Fondé il y a quelques années déjà, Théâtre tout court, ce laboratoire-banc d'essai pour des auteurs, amateurs ou professionnels, des comédiens ou des metteurs en scène d'expériences diverses, a grandi, évolué, passant de L’Espace La Risée de la rue Bélanger à la Petite Licorne. Avec dix éditions au compteur, ce projet de Serge Mandeville et Véronick Raymond conserve malgré tout son côté expérimental et de douce folie, mais avec une direction artistique de plus en plus aguerrie et une réputation qui n'est plus à faire.

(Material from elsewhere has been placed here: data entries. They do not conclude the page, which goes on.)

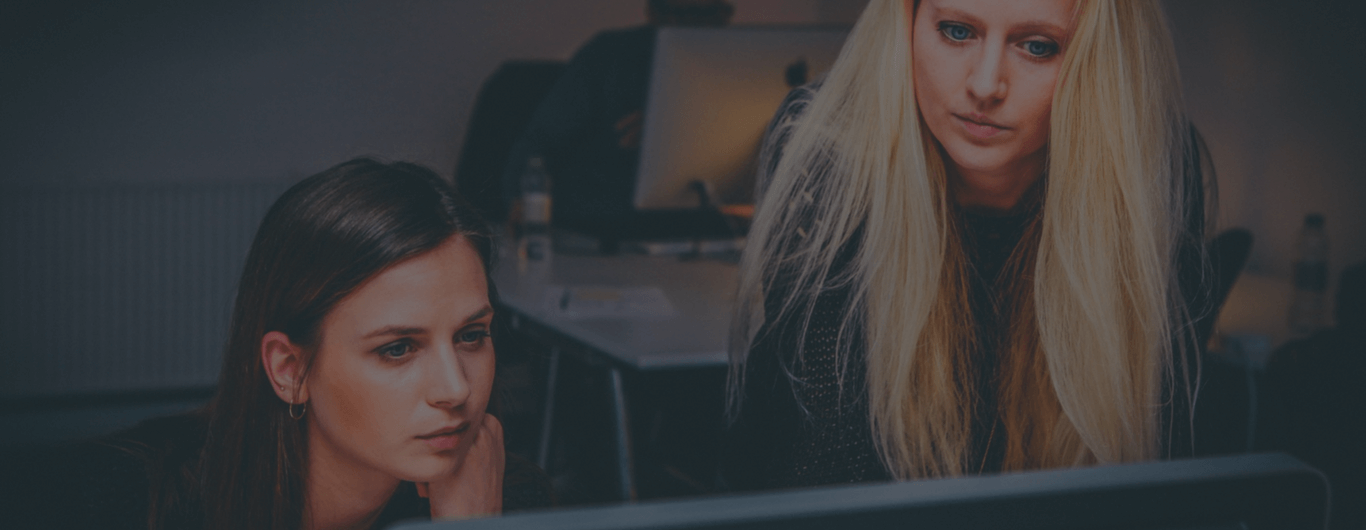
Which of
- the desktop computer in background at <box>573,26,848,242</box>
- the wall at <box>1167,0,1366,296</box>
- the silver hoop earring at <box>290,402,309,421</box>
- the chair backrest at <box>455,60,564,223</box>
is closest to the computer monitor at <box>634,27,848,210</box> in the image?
the desktop computer in background at <box>573,26,848,242</box>

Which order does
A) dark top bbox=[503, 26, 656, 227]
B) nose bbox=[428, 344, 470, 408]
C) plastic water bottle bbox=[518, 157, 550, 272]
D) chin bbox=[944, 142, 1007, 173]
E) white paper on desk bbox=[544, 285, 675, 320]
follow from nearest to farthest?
nose bbox=[428, 344, 470, 408] < chin bbox=[944, 142, 1007, 173] < white paper on desk bbox=[544, 285, 675, 320] < dark top bbox=[503, 26, 656, 227] < plastic water bottle bbox=[518, 157, 550, 272]

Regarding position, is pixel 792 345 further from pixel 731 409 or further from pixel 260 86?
pixel 260 86

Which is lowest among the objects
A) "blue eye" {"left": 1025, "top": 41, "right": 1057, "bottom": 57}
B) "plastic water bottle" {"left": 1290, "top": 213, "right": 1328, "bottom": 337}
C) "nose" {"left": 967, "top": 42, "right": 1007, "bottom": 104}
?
"plastic water bottle" {"left": 1290, "top": 213, "right": 1328, "bottom": 337}

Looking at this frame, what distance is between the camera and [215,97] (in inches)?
142

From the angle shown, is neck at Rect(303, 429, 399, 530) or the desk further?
the desk

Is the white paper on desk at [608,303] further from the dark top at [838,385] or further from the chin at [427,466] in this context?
the chin at [427,466]

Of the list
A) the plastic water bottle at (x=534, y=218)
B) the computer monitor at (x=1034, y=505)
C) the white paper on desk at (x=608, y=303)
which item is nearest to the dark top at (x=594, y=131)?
the plastic water bottle at (x=534, y=218)

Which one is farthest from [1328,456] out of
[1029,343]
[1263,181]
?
[1263,181]

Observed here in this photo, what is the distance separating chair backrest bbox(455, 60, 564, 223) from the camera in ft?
10.5

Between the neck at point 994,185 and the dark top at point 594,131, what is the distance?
118cm

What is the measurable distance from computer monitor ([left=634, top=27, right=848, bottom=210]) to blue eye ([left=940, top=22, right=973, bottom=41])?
1207 millimetres

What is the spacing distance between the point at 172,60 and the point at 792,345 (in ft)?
10.6

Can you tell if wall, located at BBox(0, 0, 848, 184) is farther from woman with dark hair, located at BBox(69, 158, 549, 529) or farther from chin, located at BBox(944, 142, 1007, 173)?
chin, located at BBox(944, 142, 1007, 173)

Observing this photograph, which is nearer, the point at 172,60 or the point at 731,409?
the point at 731,409
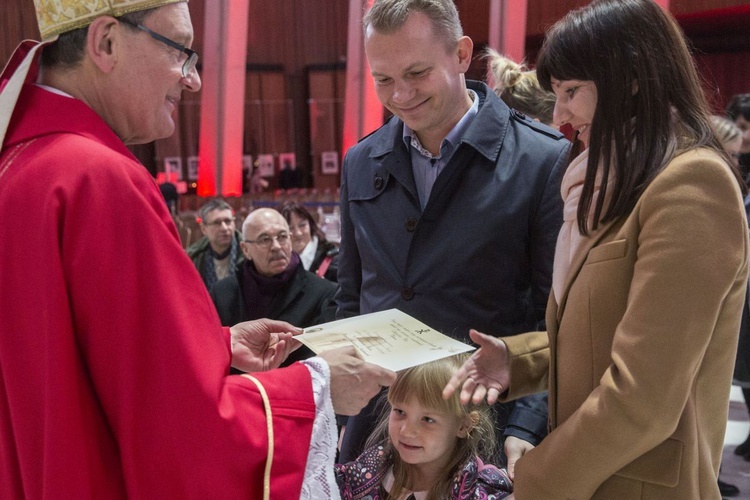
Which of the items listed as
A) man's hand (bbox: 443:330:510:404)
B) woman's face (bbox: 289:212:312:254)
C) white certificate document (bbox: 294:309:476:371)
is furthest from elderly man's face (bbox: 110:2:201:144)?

Pour cette édition de février, l'équipe de création a reçu 66 textes ; huit ont été retenus, ainsi que deux traductions - des textes des Américains Neil LaBute, un habitué de cette production, et Patrick Gabridge. Mandeville et Raymond se sont amusés, pour célébrer cette édition spéciale, d'ajouter une contrainte : que le chiffre 10 se retrouve quelque part dans le texte. S'il est plaisant, tout au plus, de trouver ledit chiffre, son utilisation ne rivalise malheureusement pas d’imagination ou de créativité. Par contre, un fil invisible joint directement ou non ces dix essais de manière étrangement passionnante : le sentiment de tromperie, ou de trahison, se reflète au travers de chaque histoire.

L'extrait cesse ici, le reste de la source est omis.